Возможно, есть не только количественные, но и качественные критерии
функционирования гражданского общества, которые позволяют взглянуть
на ситуацию с несколько иной стороны.
В целом на Северном Кавказе влиятельные гражданские
объединения могут быть типологизированы следующим образом:
- институты гражданского общества «классического» (западного)
типа, объединяющие граждан по их принадлежности к некоему
сообществу и созданные по их инициативе «снизу», наиболее заметными
в регионе объединениями этого типа являются мигрантские организации,
оказывающие психологическую, юридическую, социальную, материальную
помощь многочисленным вынужденным переселенцам и беженцам;
- институты гражданского общества «номенклатурного» типа,
созданные по инициативе правящей элиты, лидером здесь, безусловно,
выступают местные отделения партии «Единая Россия», но это не
единственные объединения представителей административно-политической
элиты, в каждом субъекте федерации есть свои специфические НКО,
обслуживающие власть;
- институты гражданского общества «этнического» типа,
созданные «снизу», но выражающие интересы исключительно одной
этнической группы, или даже рода, фамилии; у меньшей их части
деятельность ограничивается сферой культуры (национально-культурные
автономии или исторические общества), но основная масса находится
в жесткой оппозиции к «номенклатурным» и создает конфликтный потенциал,
(в качестве примера можно обратиться к недавнему политическому
кризису в Карачаево-Черкесии).
Одни из перечисленных организаций обладают мощным административным
ресурсом, другие используют все доступные формы этнической и конфессиональной
мобилизации.
Особое влияние на политическую жизнь Северного Кавказа
оказывают этнические общественно-политические объединения («национальные
движения»), казачество и религиозные организации, поскольку именно
они обладают серьезным материальным, организационным, интеллектуальным
ресурсом. Спецификой региона является противостояние этнических,
казачьих и религиозных общественных объединений друг другу, которое
на фоне чеченских войн едва ли заметно из Москвы, но серьезно влияет
на уровень социально-политической напряженности.

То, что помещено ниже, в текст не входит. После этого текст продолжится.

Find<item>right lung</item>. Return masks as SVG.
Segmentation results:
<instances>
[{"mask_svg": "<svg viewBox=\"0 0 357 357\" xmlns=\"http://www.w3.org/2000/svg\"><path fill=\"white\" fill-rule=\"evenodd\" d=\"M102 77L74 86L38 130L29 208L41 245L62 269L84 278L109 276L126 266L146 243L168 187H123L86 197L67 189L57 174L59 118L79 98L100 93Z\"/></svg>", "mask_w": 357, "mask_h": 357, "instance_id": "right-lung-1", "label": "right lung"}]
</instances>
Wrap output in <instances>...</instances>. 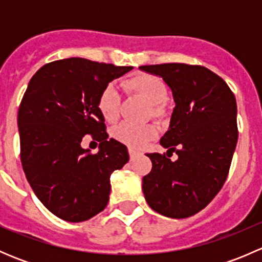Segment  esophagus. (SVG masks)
Listing matches in <instances>:
<instances>
[{"instance_id": "esophagus-1", "label": "esophagus", "mask_w": 262, "mask_h": 262, "mask_svg": "<svg viewBox=\"0 0 262 262\" xmlns=\"http://www.w3.org/2000/svg\"><path fill=\"white\" fill-rule=\"evenodd\" d=\"M129 157H130V160H134V158L138 157L139 155H141V152H138V150L133 149V148H129Z\"/></svg>"}]
</instances>
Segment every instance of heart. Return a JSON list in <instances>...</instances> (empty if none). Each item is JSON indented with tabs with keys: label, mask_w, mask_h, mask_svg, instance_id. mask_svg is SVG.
Masks as SVG:
<instances>
[{
	"label": "heart",
	"mask_w": 262,
	"mask_h": 262,
	"mask_svg": "<svg viewBox=\"0 0 262 262\" xmlns=\"http://www.w3.org/2000/svg\"><path fill=\"white\" fill-rule=\"evenodd\" d=\"M123 87L128 92L137 94L150 105V113L155 116L162 115L163 102L167 100V87L162 80L148 73H138L126 78ZM97 109L106 121H115L120 112V94L113 84H107L101 90L97 99ZM158 129L155 124L136 125L130 123H121L116 125L112 136L119 143L130 148H142L148 142L155 139Z\"/></svg>",
	"instance_id": "1"
}]
</instances>
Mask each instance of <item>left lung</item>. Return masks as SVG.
Returning a JSON list of instances; mask_svg holds the SVG:
<instances>
[{"instance_id":"8db88e82","label":"left lung","mask_w":262,"mask_h":262,"mask_svg":"<svg viewBox=\"0 0 262 262\" xmlns=\"http://www.w3.org/2000/svg\"><path fill=\"white\" fill-rule=\"evenodd\" d=\"M172 91L175 107L160 143L168 156L148 153L152 170L143 178L144 198L155 212L187 218L214 199L228 176L236 149L237 104L223 78L202 66H142ZM176 151L178 160L168 157Z\"/></svg>"}]
</instances>
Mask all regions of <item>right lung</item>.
<instances>
[{
    "instance_id": "1",
    "label": "right lung",
    "mask_w": 262,
    "mask_h": 262,
    "mask_svg": "<svg viewBox=\"0 0 262 262\" xmlns=\"http://www.w3.org/2000/svg\"><path fill=\"white\" fill-rule=\"evenodd\" d=\"M132 68L67 58L43 66L29 82L17 114L21 163L38 199L63 221L102 212L110 175L129 161L126 147L107 139L97 99ZM86 134L100 142L95 155L80 147Z\"/></svg>"
}]
</instances>
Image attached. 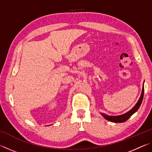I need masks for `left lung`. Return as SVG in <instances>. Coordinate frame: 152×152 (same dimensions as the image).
Returning a JSON list of instances; mask_svg holds the SVG:
<instances>
[{
  "instance_id": "8db88e82",
  "label": "left lung",
  "mask_w": 152,
  "mask_h": 152,
  "mask_svg": "<svg viewBox=\"0 0 152 152\" xmlns=\"http://www.w3.org/2000/svg\"><path fill=\"white\" fill-rule=\"evenodd\" d=\"M143 93H144V88H143V85L142 91H141V96L140 97V99H139L137 102L135 104V106L133 107L132 109L129 110L128 112L124 113V114L117 115V116H110V115H107L106 114H104V113H101V115L105 119L109 121H110V122H113V123L125 122L126 121L129 119V118L132 117L135 113L137 112V110L139 109V108H140L141 102H142V101H143Z\"/></svg>"
}]
</instances>
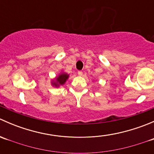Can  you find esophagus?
<instances>
[{"mask_svg": "<svg viewBox=\"0 0 154 154\" xmlns=\"http://www.w3.org/2000/svg\"><path fill=\"white\" fill-rule=\"evenodd\" d=\"M78 75H79V76H83V71H78Z\"/></svg>", "mask_w": 154, "mask_h": 154, "instance_id": "1", "label": "esophagus"}]
</instances>
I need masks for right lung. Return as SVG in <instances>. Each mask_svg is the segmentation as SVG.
<instances>
[{
    "label": "right lung",
    "mask_w": 154,
    "mask_h": 154,
    "mask_svg": "<svg viewBox=\"0 0 154 154\" xmlns=\"http://www.w3.org/2000/svg\"><path fill=\"white\" fill-rule=\"evenodd\" d=\"M68 77H69V74H68L67 73H60L57 77H56L54 80L51 81V84H52L53 86L55 87H60V86H63V85L66 83V80H68Z\"/></svg>",
    "instance_id": "1"
}]
</instances>
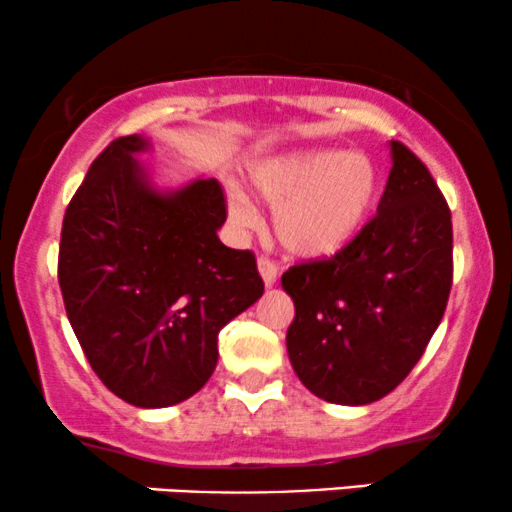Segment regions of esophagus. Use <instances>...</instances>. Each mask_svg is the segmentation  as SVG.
Wrapping results in <instances>:
<instances>
[{"label":"esophagus","instance_id":"esophagus-1","mask_svg":"<svg viewBox=\"0 0 512 512\" xmlns=\"http://www.w3.org/2000/svg\"><path fill=\"white\" fill-rule=\"evenodd\" d=\"M257 269H260L264 286L276 284V274H279V269H276V264L269 260V257H260V260H257Z\"/></svg>","mask_w":512,"mask_h":512}]
</instances>
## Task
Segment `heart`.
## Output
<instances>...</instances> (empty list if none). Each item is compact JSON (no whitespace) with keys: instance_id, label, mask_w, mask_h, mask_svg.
<instances>
[{"instance_id":"heart-1","label":"heart","mask_w":512,"mask_h":512,"mask_svg":"<svg viewBox=\"0 0 512 512\" xmlns=\"http://www.w3.org/2000/svg\"><path fill=\"white\" fill-rule=\"evenodd\" d=\"M250 185L274 207L272 226L281 248L301 260H322L344 250L366 226L378 173L363 154L301 149L257 163ZM228 214L240 228L257 223L255 207L240 190L228 195Z\"/></svg>"}]
</instances>
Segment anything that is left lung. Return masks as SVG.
<instances>
[{"instance_id":"8db88e82","label":"left lung","mask_w":512,"mask_h":512,"mask_svg":"<svg viewBox=\"0 0 512 512\" xmlns=\"http://www.w3.org/2000/svg\"><path fill=\"white\" fill-rule=\"evenodd\" d=\"M378 214L330 260L281 276L296 317L291 366L315 397L378 402L416 366L443 320L452 286V221L428 168L390 142Z\"/></svg>"}]
</instances>
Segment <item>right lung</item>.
<instances>
[{"label":"right lung","instance_id":"add662e5","mask_svg":"<svg viewBox=\"0 0 512 512\" xmlns=\"http://www.w3.org/2000/svg\"><path fill=\"white\" fill-rule=\"evenodd\" d=\"M142 134L115 139L69 202L60 289L81 349L110 392L142 409L185 402L219 361V332L264 293L250 250L216 231L226 202L214 178L175 190L137 161Z\"/></svg>","mask_w":512,"mask_h":512}]
</instances>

Именно эти организации, вступая в конфликт между собой
за раздел сфер влияния, используя СМИ и массовые мероприятия, способствуют
политизации и радикализации населения и формированию у него конфронтационной
(силовой) психологии.
К наиболее значимым дестабилизирующим последствиям деятельности
общественных объединений относятся следующие:
• противостояние общественных движений адыго-абхазской
и тюркоязычной групп народов (лидерами являются Международная черкесская
ассоциация и межрегиональная общественная организация «Алан», объединяющая
карачаевцев, балкарцев и осетин, а также созданный 2 июля 2005 года
«Конгресс карачаевского народа»). В учредительном съезде «Конгресса
карачаевского народа» приняли участие около 700 делегатов из сел
и аулов республики, в которых традиционно доминирует карачаевское
население. В отличие от ныне существующих общественных и национальных
организаций Конгресс предполагает носить всеобъемлющий общенациональный
характер. «Конгресс будет обладать высшей общественно-политической
компетенцией, поскольку будет органом реализации конституционных
прав народа как источника власти и носителя суверенитета, будет
принимать решения и акты, реализующие право нации на самоопределение»,
- заявил избранный председателем Конгресса К. Чомаев;
- конфликт осетинских и ингушских общественных движений;
- создание ваххабитских общин;
- радикализм отдельных ("коренных") национальных движений
и казачества по отношению к общественным объединениям мигрантов
из республик Северного Кавказа и Средней Азии;
- внутренний раскол казачьего движения.
Есть и еще один тип самоорганизующихся сообществ,
которые объединяет то, что они не зарегистрированы в соответствии
с законом. Это могут быть как этнические (националистические),
так и религиозные (сектантские) сообщества. Но отсутствие юридического
статуса, например, у националистической организации скинхедов или
общины ваххабитов не означает, что их деятельность парализована
(достаточно напомнить о повторяющихся не первый год погромах армянских
кладбищ в Краснодарском крае).
К сфере гражданского общества принято относить местное
самоуправление, реформа которого в соответствии с федеральным
законом началась в 2003 году.
В ее результате, например, в Ростовской области к 2006-му
году будут зарегистрированы около 600 муниципальных образований
вместо 55-ти, функционирующих сегодня. Новые муниципальные образования
будут созданы на основе существующих ныне поселков и хуторов. В
осуществлении реформы также следует выделить «этнический аспект».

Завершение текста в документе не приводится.